REDDOG is... a geriatric cunt who rarely sets foot in a gym.

Here's proof:


----------



## REDDOG309 (Sep 18, 2012)

That bitch right there is pushing 54 years old and spends a fair amount of time in the gym so he don't like the john's who come calling to fuck your crackhead mommy in the ass. But as KOS would say at least I'm not some anonymous cunt posting other people's pics. Thanks for your imput, now go fuck yourself.


----------



## cube789 (Sep 18, 2012)

waay more jacked n tanned than azza


----------



## REDDOG309 (Sep 18, 2012)

I take alot of illegal drugs, just none of them that make you jacked and tanned.


----------



## jitbjake88 (Sep 18, 2012)

Fuck off Eddie.


----------



## REDDOG309 (Sep 18, 2012)

yeah fuck off eddie


----------



## cube789 (Sep 18, 2012)

and off he fucked


----------



## coolhandjames (Sep 18, 2012)




----------



## azza1971 (Sep 18, 2012)

i thought he?d be bigger, with the way he talks, he looks like a guy with issues, but at least he has pics and the red cunt is right about all the other anon cunts here?..


----------



## REDDOG309 (Sep 18, 2012)

you don't have to be big to pick on pedo's, you just have to know right from wrong


----------



## custom (Sep 18, 2012)

The AIDS virus is taking its time with AZZA. He should be dead by now


----------



## azza1971 (Sep 19, 2012)

custom said:


> The AIDS virus is taking its time with AZZA. He should be dead by now



after 5 years of having the virus, i decided to let AIDS go?.


----------



## azza1971 (Sep 19, 2012)

REDDOG309 said:


> you don't have to be big to pick on pedo's, you just have to know right from wrong



you were molested by your sister right?


----------



## Aries1 (Sep 19, 2012)

lol...Red, you old goober-gobbler.


----------



## REDDOG309 (Sep 19, 2012)

^^^^M.D. sweeping out the trash again I see................


----------



## charley (Sep 19, 2012)

=  fuck off eddie...


----------



## ctr10 (Sep 19, 2012)

Negged Edward for fucking with my man REDDOG.


----------



## Aries1 (Sep 19, 2012)

REDDOG309 said:


> ^^^^M.D. sweeping out the trash again I see................


Grumpy old man...


----------



## Entitled (Sep 19, 2012)

Funny how so many naive peons come to the defense of an elderly cretin.


----------



## REDDOG309 (Sep 19, 2012)

funny how a window licka keeps coming back with new screen names cause he likes to hang around real men to make himself feel better. you go on with your bad ass self eddie. I may be as old as your daddy (if you even know who he is) but I ain't your daddy cause any load I dropped around your whore mommy was on her chin. 
have a nice day and start thinking about your next screen name.


----------



## Entitled (Sep 19, 2012)

REDDOG309 said:


> funny how a window licka keeps coming back with new screen names cause he likes to hang around real men to make himself feel better. you go on with your bad ass self eddie. I may be as old as your daddy (if you even know who he is) but I ain't your daddy cause any load I dropped around your whore mommy was on her chin.
> have a nice day and start thinking about your next screen name.



Senility must be a badge of honor in your insignificant household.
I will not let your confusion and irrationality get me down gramps.
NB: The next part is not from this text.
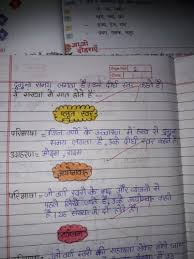 Hindi Grammar Ke Kuch Topic Ka Short Explanation For Class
Maybe your repulsive chamber maid of a "wife" can provide you
with the pills to temporarily overcome your deluded state of mind.

And you have "many" good days wasting your $$$ on gym appointments.


----------



## charley (Sep 19, 2012)

Entitled said:


> Funny how so many naive peons come to the defense of an elderly cretin.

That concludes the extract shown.